WHAT NEEDS TO BE DONE: Filter the data below, keeping only lines that contain "microscopy".

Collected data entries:
++++

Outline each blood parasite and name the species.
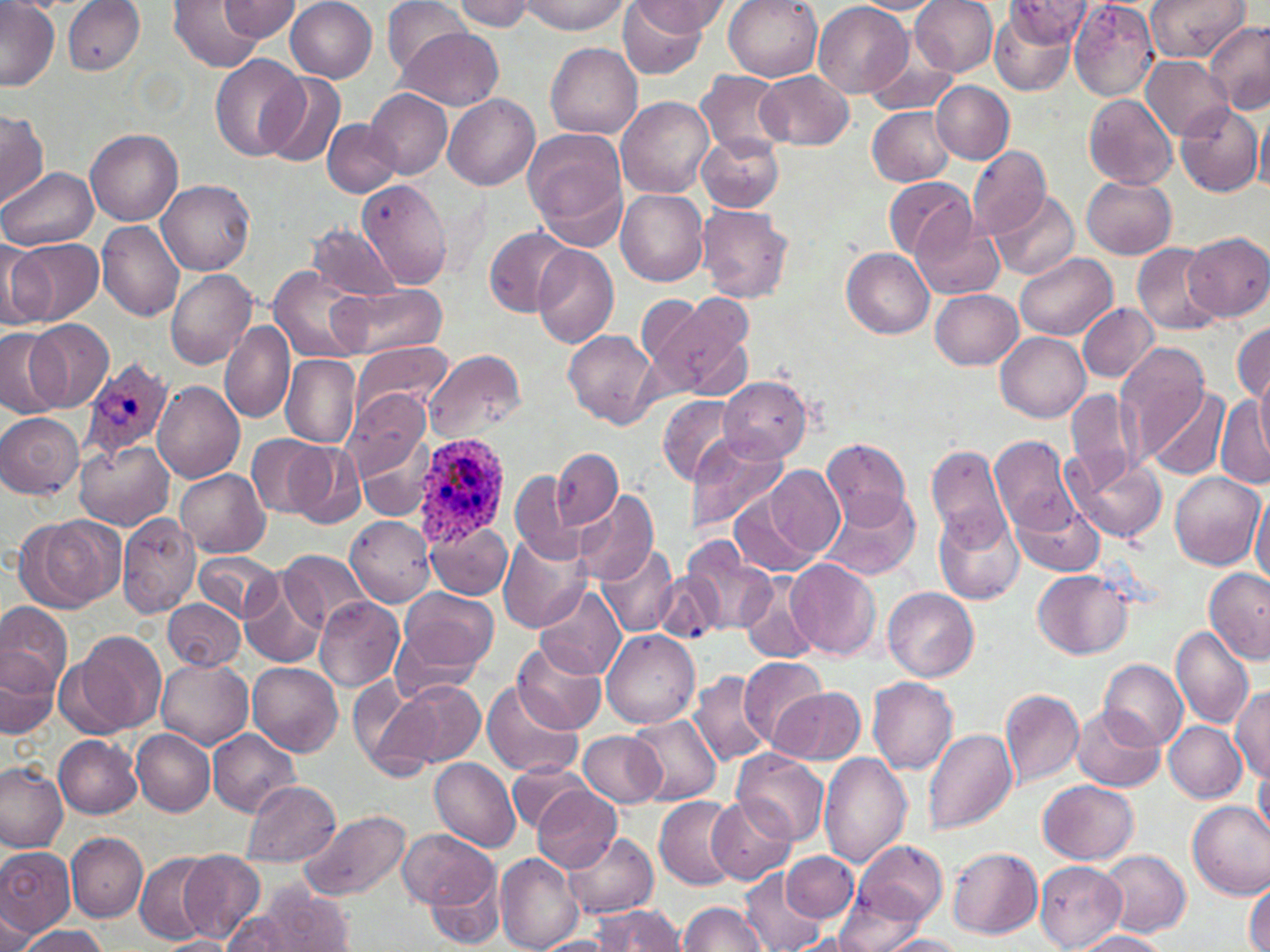
Approximate bounding boxes as (x1, y1, x2, y2) in pixels.
Plasmodium ovale-infected red blood cells: (81, 358, 173, 464), (409, 431, 516, 545).
No Plasmodium falciparum, Plasmodium malariae, Plasmodium vivax, Babesia divergens, or Trypanosoma brucei observed.

slide_level_diagnosis: Plasmodium ovale
uninfected_red_blood_cell_locations: 'approximate bounding boxes as (x1, y1, x2, y2) in pixels: (0, 0, 59, 90), (220, 0, 302, 42), (285, 0, 378, 83), (382, 0, 469, 75), (451, 0, 536, 32), (520, 0, 630, 34), (724, 0, 821, 81), (911, 0, 999, 77), (1069, 0, 1160, 102), (1145, 0, 1248, 60), (171, 1, 265, 72), (625, 1, 725, 39), (849, 1, 948, 14), (1004, 1, 1095, 46), (62, 2, 145, 76), (617, 2, 710, 80), (813, 2, 913, 99), (990, 5, 1078, 96), (1204, 21, 1270, 115), (398, 28, 503, 110), (546, 44, 642, 138), (865, 50, 954, 115), (209, 53, 308, 159), (1140, 56, 1232, 140), (697, 69, 790, 156), (755, 69, 855, 150), (258, 72, 347, 167), (932, 81, 1014, 163), (367, 89, 452, 180), (1085, 92, 1178, 190), (444, 94, 539, 191), (617, 96, 714, 199), (1174, 101, 1262, 196), (1256, 105, 1270, 194), (0, 106, 49, 210), (867, 106, 955, 186), (323, 119, 400, 196), (523, 127, 628, 242), (86, 129, 183, 227), (696, 130, 783, 212), (967, 145, 1051, 239), (1, 167, 97, 251), (1083, 175, 1177, 259), (357, 177, 456, 289), (883, 177, 972, 261), (157, 178, 254, 274), (990, 188, 1081, 279), (616, 190, 708, 287), (697, 205, 793, 303), (911, 213, 1006, 301), (97, 221, 185, 321), (303, 222, 402, 301), (484, 226, 576, 316), (1186, 233, 1269, 320), (8, 237, 103, 324), (2, 239, 50, 330), (1131, 242, 1223, 335), (531, 246, 618, 347), (840, 247, 934, 339), (1016, 253, 1118, 339), (269, 267, 373, 363), (166, 269, 258, 369), (332, 282, 449, 358), (929, 288, 1023, 369), (637, 293, 713, 382), (657, 293, 753, 396), (1078, 302, 1158, 384), (25, 318, 114, 412), (1232, 322, 1270, 402), (219, 323, 295, 422), (0, 327, 69, 416), (563, 329, 658, 429), (996, 332, 1090, 421), (352, 342, 453, 419), (1115, 344, 1214, 464), (423, 349, 527, 440), (281, 355, 361, 447), (1254, 359, 1270, 452), (718, 377, 812, 465), (152, 381, 244, 484), (1142, 386, 1231, 479), (1065, 388, 1140, 489), (345, 389, 432, 480), (1215, 390, 1270, 490), (659, 395, 738, 484), (0, 411, 84, 499), (246, 435, 335, 519), (685, 435, 789, 535), (992, 435, 1083, 537), (357, 437, 433, 521), (822, 439, 911, 529), (74, 440, 173, 531), (287, 444, 366, 528), (927, 444, 1010, 548), (552, 447, 622, 528), (1065, 453, 1168, 545), (766, 466, 845, 557), (176, 469, 270, 558), (1169, 470, 1264, 570), (511, 472, 581, 561), (574, 488, 658, 583), (820, 492, 921, 582), (729, 494, 819, 577), (1251, 494, 1270, 589), (1010, 496, 1105, 578), (934, 509, 1022, 605), (117, 512, 202, 617), (23, 515, 123, 611), (347, 515, 435, 607), (425, 522, 513, 598), (500, 533, 592, 632), (680, 537, 777, 636), (597, 542, 679, 638), (279, 549, 372, 631), (194, 551, 281, 623), (787, 559, 880, 660), (1202, 566, 1269, 662), (1031, 569, 1132, 660), (654, 573, 723, 643), (740, 575, 818, 664), (242, 576, 327, 669), (533, 583, 627, 680), (399, 587, 498, 671), (883, 587, 978, 681), (314, 597, 404, 692), (162, 598, 244, 669), (0, 604, 71, 701), (391, 621, 489, 705), (1171, 624, 1255, 730), (602, 629, 700, 728), (62, 630, 167, 737), (1, 640, 62, 737), (512, 640, 607, 736), (739, 655, 829, 748), (154, 656, 252, 749), (1100, 660, 1187, 751), (248, 662, 342, 755), (689, 669, 771, 768), (347, 677, 422, 770), (370, 677, 486, 775), (868, 677, 958, 775), (482, 680, 581, 779), (1231, 685, 1270, 784), (771, 687, 865, 764), (1000, 688, 1085, 788), (1073, 707, 1164, 791), (1200, 707, 1269, 794), (627, 715, 721, 807), (1164, 721, 1247, 801), (207, 728, 301, 816), (923, 728, 1017, 835), (131, 729, 214, 816), (579, 731, 668, 807), (56, 736, 142, 817), (733, 751, 830, 845), (817, 754, 912, 871), (430, 757, 521, 851), (508, 760, 586, 833), (0, 761, 68, 851), (1253, 768, 1269, 843), (243, 779, 342, 865), (1039, 779, 1139, 863), (531, 785, 621, 874), (654, 795, 742, 889), (707, 795, 795, 884), (1186, 800, 1270, 899), (298, 809, 413, 903), (398, 828, 498, 912), (564, 831, 659, 920), (67, 833, 147, 921), (847, 841, 948, 927), (0, 846, 76, 937), (947, 847, 1042, 939), (782, 849, 859, 922), (178, 850, 265, 942), (1098, 850, 1190, 938), (134, 851, 217, 944), (495, 852, 584, 952), (1035, 860, 1126, 951), (741, 866, 827, 952), (417, 867, 503, 947), (1245, 878, 1270, 952), (252, 884, 357, 952), (833, 887, 933, 952), (678, 901, 768, 952), (591, 904, 686, 951), (219, 905, 322, 951), (0, 909, 36, 950), (17, 925, 112, 952), (1070, 931, 1173, 952), (879, 934, 970, 952), (155, 936, 239, 951), (535, 936, 616, 952)'
image_size: 1270×952 pixels
stain: May-Grünwald-Giemsa
preparation: thin blood smear
modality: optical microscopy
magnification: 1000x
field_of_view: single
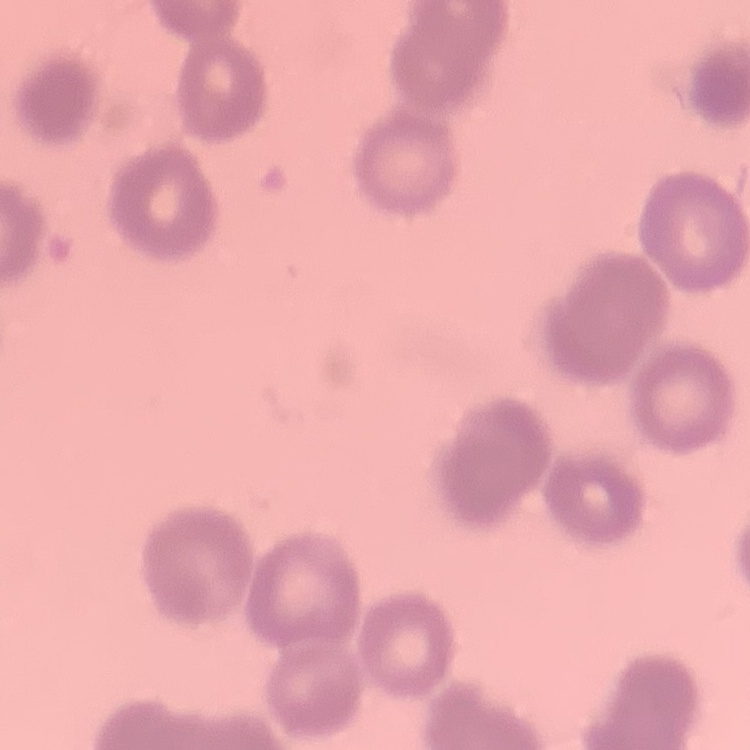

The red blood cells show rouleaux formation. Thin blood film. One tile cut from a larger photomicrograph. Field's or Giemsa stain.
Give the extent of all uninfected red blood cells.
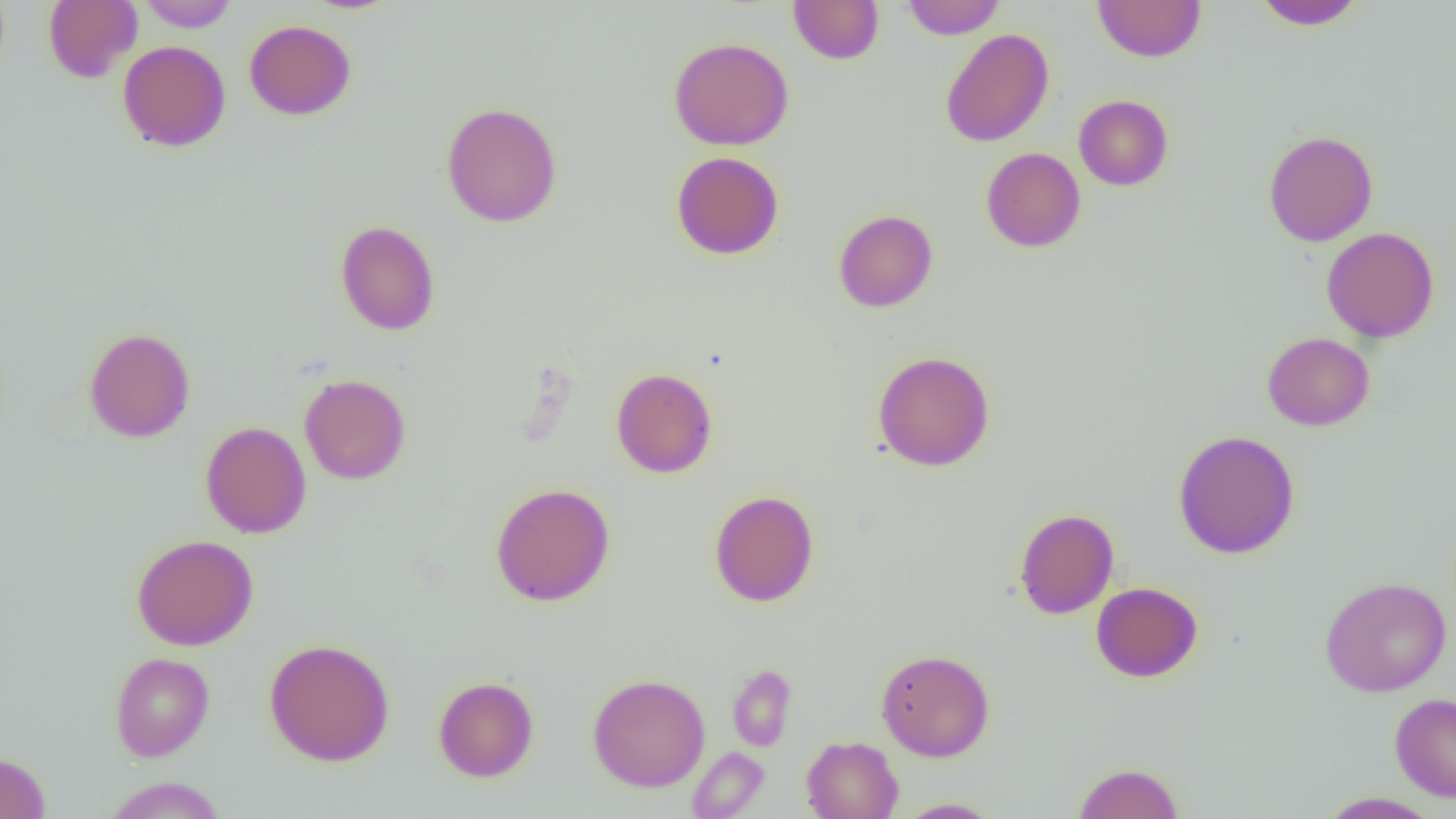
Approximate bounding boxes as [x1, y1, x2, y2] in pixels.
Uninfected red blood cells: [43, 0, 142, 83], [137, 0, 239, 32], [787, 0, 884, 65], [902, 0, 1005, 39], [1093, 1, 1206, 63], [1253, 1, 1365, 29], [244, 19, 356, 120], [940, 29, 1054, 147], [668, 36, 794, 151], [117, 40, 231, 152], [1074, 95, 1173, 190], [441, 101, 562, 228], [1263, 130, 1378, 246], [981, 147, 1086, 252], [671, 151, 784, 260], [833, 209, 938, 312], [334, 219, 440, 336], [1321, 227, 1439, 342], [84, 327, 195, 443], [1262, 332, 1375, 431], [872, 351, 995, 471], [611, 367, 718, 478], [299, 374, 411, 484], [200, 421, 311, 538], [1173, 430, 1300, 559], [490, 482, 615, 606], [709, 490, 819, 607], [1013, 508, 1119, 619], [131, 534, 259, 650], [1320, 576, 1451, 697], [1091, 581, 1203, 682], [264, 638, 395, 766], [876, 648, 995, 761], [110, 652, 215, 761], [728, 665, 797, 751], [588, 673, 710, 792], [433, 676, 539, 782], [1390, 692, 1456, 802], [801, 736, 903, 819], [687, 747, 769, 818], [0, 752, 50, 819], [1072, 762, 1184, 819], [104, 777, 227, 818], [1318, 792, 1442, 818], [893, 798, 1004, 818].

Slide-level diagnosis: no evidence of blood parasites. Image is 1456×819 pixels. 1000x magnification. Thin blood film. One field of a larger specimen. Optical microscopy.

++++

THE ANSWER:
modality: optical microscopy
Slide-level diagnosis: no evidence of blood parasites. Image is 1456×819 pixels. 1000x magnification. Thin blood film. One field of a larger specimen. Optical microscopy.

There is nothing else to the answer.